L’historien d’Argentré, qui était de l’école des juristes du xvie siècle, a dit à ce sujet : « Du temps du duc Pierre Mauclerc, vescut Guillaume Pichon, evesque, homme de grande religion, lequel fut chassé par ses subjets, en une sédition populaire et contraint de se retirer et estre longtemps absent de son diocèse, ou par après il retourna et mourut, depuis canonisé. »[1].

Outre que les chartes du temps ne mentionnent pas cette sédition populaire, si extraordinaire au xiiie siècle contre un évêque et, à plus forte raison, contre un évêque aussi vénéré et aussi aimé que Guillaume, on ne comprend pas, même en admettant le fait, que l’évêque ait quitté son diocèse, et de plus la Bretagne, s’il n’était poursuivi par le duc Pierre Mauclerc.

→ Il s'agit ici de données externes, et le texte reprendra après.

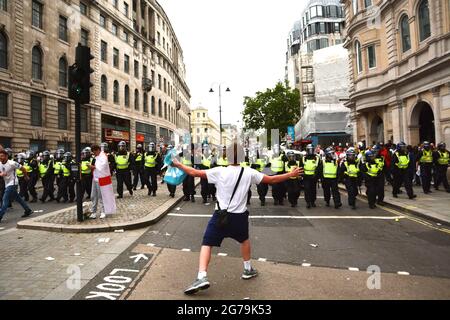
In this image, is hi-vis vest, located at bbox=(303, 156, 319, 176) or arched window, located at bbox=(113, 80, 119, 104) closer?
hi-vis vest, located at bbox=(303, 156, 319, 176)

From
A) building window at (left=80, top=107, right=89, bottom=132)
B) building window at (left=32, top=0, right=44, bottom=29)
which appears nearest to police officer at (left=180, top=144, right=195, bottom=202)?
building window at (left=32, top=0, right=44, bottom=29)

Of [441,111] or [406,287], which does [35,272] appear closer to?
[406,287]

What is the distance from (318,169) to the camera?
11305 millimetres

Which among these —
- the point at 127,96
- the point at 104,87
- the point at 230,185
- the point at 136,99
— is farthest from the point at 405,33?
the point at 136,99

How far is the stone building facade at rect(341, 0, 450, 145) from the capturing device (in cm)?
1733

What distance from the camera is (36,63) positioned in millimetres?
26516

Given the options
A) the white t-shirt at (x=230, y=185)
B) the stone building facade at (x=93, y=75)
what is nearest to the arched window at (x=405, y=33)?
the stone building facade at (x=93, y=75)

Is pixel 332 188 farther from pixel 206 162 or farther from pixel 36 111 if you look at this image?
pixel 36 111

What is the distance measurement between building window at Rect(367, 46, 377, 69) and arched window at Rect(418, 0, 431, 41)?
5.02m

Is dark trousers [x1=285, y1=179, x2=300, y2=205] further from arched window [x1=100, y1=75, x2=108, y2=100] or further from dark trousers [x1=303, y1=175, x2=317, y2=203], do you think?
arched window [x1=100, y1=75, x2=108, y2=100]

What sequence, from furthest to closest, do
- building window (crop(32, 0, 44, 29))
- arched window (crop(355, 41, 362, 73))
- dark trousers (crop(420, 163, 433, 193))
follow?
1. building window (crop(32, 0, 44, 29))
2. arched window (crop(355, 41, 362, 73))
3. dark trousers (crop(420, 163, 433, 193))

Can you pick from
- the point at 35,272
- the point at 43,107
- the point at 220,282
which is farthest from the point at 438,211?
the point at 43,107

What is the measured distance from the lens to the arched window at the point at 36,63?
2619 centimetres

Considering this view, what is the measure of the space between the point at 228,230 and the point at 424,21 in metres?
19.9
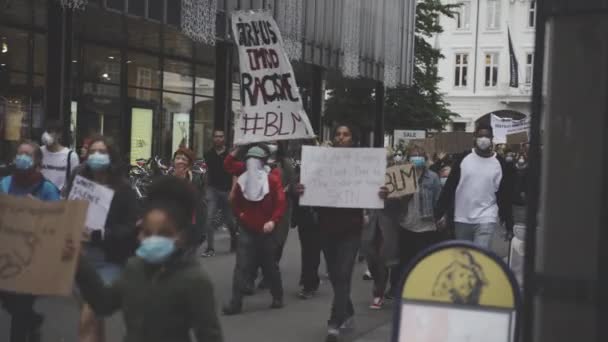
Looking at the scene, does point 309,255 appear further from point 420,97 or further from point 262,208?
point 420,97

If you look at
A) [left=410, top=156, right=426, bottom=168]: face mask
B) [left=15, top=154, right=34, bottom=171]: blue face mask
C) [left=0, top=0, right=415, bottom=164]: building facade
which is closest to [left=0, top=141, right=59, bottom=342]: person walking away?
[left=15, top=154, right=34, bottom=171]: blue face mask

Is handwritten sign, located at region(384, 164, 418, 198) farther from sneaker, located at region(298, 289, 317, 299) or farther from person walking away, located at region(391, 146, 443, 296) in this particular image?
sneaker, located at region(298, 289, 317, 299)

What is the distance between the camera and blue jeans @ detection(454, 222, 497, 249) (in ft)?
29.3

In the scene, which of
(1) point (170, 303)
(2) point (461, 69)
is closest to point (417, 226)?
(1) point (170, 303)

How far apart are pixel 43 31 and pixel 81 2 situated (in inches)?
173

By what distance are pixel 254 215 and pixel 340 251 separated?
139cm

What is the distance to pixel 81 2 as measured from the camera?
14273 millimetres

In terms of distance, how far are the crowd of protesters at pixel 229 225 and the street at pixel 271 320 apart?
199mm

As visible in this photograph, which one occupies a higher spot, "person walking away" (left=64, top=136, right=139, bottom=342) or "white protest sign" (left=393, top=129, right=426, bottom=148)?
"white protest sign" (left=393, top=129, right=426, bottom=148)

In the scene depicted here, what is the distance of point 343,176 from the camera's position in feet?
25.8

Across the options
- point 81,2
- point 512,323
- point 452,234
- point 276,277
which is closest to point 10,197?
point 512,323

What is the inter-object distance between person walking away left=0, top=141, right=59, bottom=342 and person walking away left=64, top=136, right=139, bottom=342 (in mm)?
570

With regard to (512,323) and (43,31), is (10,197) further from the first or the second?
(43,31)

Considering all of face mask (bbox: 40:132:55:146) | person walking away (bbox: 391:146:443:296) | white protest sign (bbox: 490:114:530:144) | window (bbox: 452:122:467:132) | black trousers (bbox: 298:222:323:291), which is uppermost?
window (bbox: 452:122:467:132)
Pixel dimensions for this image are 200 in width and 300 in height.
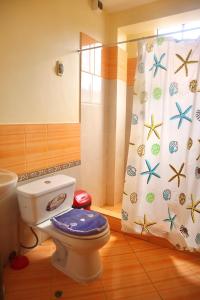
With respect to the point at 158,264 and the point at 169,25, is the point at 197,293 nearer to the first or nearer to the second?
the point at 158,264

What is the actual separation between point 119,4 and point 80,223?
7.16 feet

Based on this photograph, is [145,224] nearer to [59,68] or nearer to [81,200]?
[81,200]

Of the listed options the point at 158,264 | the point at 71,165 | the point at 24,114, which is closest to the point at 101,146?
the point at 71,165

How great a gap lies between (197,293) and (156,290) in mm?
272

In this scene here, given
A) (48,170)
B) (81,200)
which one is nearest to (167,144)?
(81,200)

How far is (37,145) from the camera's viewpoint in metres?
1.83

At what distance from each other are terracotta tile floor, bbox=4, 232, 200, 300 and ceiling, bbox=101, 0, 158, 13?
2.37m

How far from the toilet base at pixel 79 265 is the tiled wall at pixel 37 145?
671 mm

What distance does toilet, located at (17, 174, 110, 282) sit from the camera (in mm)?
1510

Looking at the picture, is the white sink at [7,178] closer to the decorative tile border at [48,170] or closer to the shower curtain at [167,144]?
the decorative tile border at [48,170]

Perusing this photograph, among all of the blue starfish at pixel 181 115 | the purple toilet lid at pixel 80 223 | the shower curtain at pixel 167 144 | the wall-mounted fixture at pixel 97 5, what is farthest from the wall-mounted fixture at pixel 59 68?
the purple toilet lid at pixel 80 223

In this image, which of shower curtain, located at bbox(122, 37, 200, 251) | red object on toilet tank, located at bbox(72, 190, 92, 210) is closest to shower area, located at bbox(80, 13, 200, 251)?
shower curtain, located at bbox(122, 37, 200, 251)

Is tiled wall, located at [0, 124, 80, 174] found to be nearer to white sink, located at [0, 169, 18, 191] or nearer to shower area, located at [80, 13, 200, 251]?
white sink, located at [0, 169, 18, 191]

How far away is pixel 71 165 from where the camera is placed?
7.22 feet
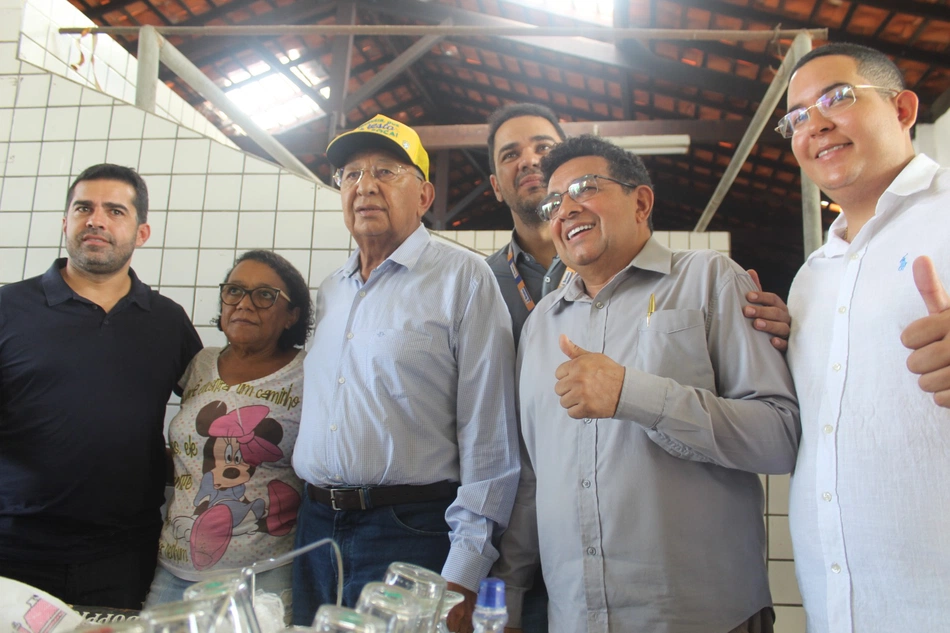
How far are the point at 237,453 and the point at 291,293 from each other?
59 cm

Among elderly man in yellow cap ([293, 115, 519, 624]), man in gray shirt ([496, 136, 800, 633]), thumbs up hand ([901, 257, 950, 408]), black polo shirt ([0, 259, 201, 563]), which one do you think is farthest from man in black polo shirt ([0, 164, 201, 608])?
thumbs up hand ([901, 257, 950, 408])

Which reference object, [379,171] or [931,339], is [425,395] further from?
[931,339]

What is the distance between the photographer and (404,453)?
148 cm

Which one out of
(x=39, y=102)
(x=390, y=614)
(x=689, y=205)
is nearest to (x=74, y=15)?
(x=39, y=102)

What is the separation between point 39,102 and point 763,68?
6.37 metres

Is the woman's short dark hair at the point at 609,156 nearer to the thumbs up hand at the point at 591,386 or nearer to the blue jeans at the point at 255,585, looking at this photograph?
the thumbs up hand at the point at 591,386

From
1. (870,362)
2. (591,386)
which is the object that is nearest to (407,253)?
(591,386)

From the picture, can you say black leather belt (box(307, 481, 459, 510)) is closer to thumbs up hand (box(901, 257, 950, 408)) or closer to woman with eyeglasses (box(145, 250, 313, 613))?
woman with eyeglasses (box(145, 250, 313, 613))

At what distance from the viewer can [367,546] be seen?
4.75ft

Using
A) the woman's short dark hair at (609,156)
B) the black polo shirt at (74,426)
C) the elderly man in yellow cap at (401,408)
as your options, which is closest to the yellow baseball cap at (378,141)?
the elderly man in yellow cap at (401,408)

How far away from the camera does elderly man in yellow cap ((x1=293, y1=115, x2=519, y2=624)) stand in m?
1.45

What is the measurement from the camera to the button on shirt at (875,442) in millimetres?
998

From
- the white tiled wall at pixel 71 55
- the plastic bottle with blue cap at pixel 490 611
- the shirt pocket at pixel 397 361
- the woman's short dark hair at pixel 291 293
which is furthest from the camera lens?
the white tiled wall at pixel 71 55

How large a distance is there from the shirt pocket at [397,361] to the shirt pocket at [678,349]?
0.56 meters
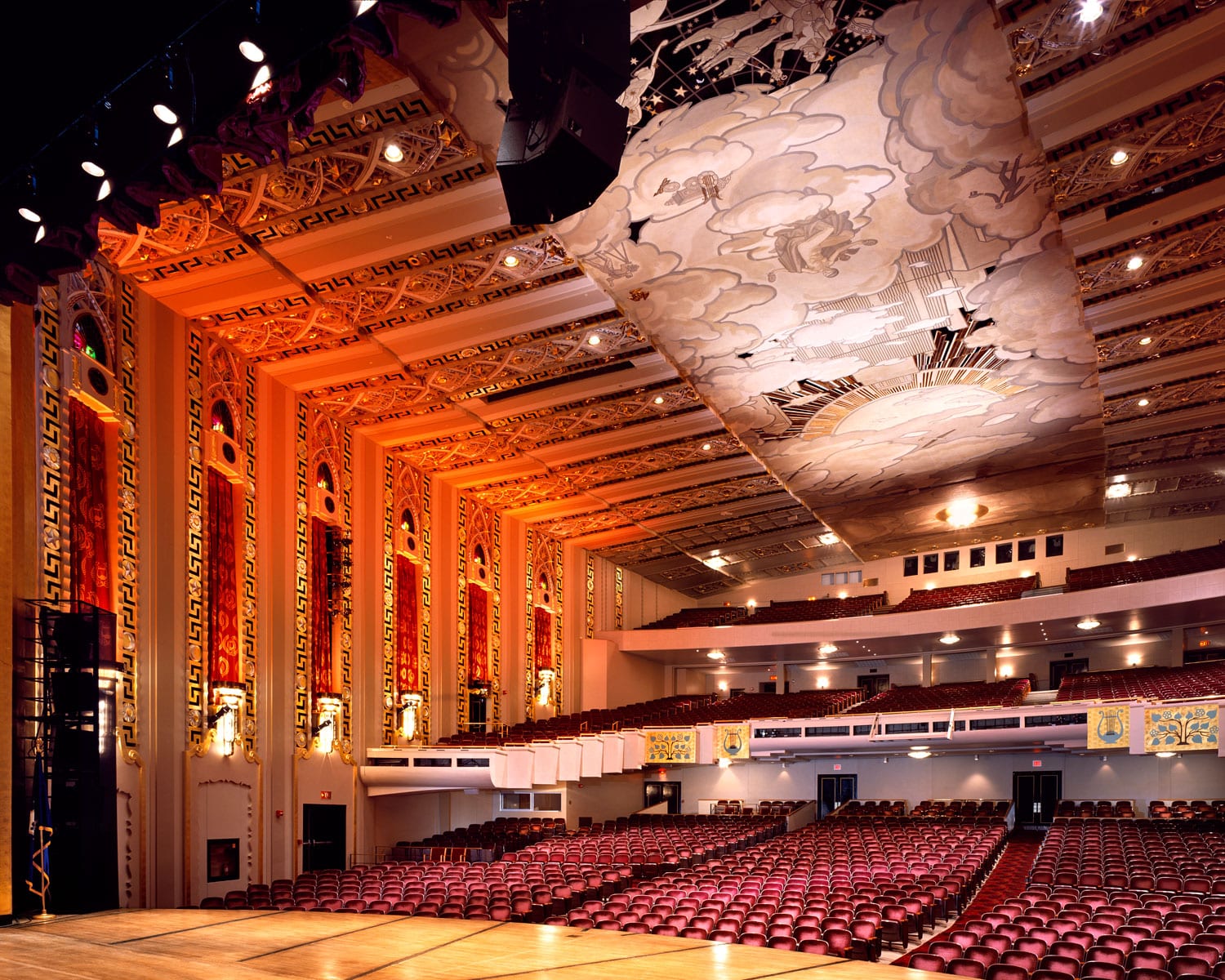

Le récit de l’ancienne Chronique nous parait plus vraisemblable : « Voilà qu’à la suite de la grande persécution qui sévissait par la méchanceté des tyrans dans l’église de Bretagne, le bienheureux Guillaume, virilement enflammé du zèle de la justice, faisait tous ses efforts pour résister à la cruauté de ces tyrans. C’est pourquoi il fut accablé de grandes injustices par les tyrans eux-mêmes et leurs complices. Néanmoins il s’y opposait comme un mur, autant qu’il le pouvait, pour la maison du Seigneur. Refusant donc d’acquiescer à la volonté des Princes, au

  1. Histoire de Bretaigne, f. 64.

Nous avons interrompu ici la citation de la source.